Coaching information
Representative
| Years | Team | Gms | W | D | L | W% |
| 1951–60 | France | 14 | 5 | 2 | 7 | 36 |
- Source: As of 17 January 2021

= Jean Duhau =

Former France RL coach & dual-code international rugby footballer

Jean Duhau (1906–1973) is a French rugby footballer who represented France as a player in both rugby league and rugby union. He later became a coach and coached France rugby league team in multiple Rugby League World Cups.

==Playing career==
Duhau originally played rugby union and played in the 1926–27 French Rugby Union Championship for Stade Français.
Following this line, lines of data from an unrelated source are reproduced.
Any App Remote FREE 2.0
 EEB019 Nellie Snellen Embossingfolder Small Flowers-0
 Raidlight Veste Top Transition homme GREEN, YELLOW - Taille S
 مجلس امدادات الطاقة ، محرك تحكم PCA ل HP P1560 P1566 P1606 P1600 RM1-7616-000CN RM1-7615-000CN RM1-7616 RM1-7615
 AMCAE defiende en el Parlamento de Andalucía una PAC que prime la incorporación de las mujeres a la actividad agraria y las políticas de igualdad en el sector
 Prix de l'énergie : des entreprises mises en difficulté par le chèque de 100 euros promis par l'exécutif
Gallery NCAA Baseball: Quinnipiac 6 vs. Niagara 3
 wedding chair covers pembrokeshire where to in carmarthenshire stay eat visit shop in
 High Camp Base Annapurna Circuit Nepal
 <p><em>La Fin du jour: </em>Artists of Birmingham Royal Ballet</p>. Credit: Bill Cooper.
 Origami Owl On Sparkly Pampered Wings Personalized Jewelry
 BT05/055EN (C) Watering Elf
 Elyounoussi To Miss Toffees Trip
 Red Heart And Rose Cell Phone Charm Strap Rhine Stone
He made his debut for France on 28 January 1928, becoming French representative 235. He later switched to rugby league, being part of the France side that toured Great Britain in 1934.

==Coaching career==
Duhau later became a coach and coached the France rugby league team during their 1951 tour of Australia and New Zealand and at the inaugural 1954 Rugby League World Cup. He also later coached the team at the 1957 and 1960 Rugby League World Cups.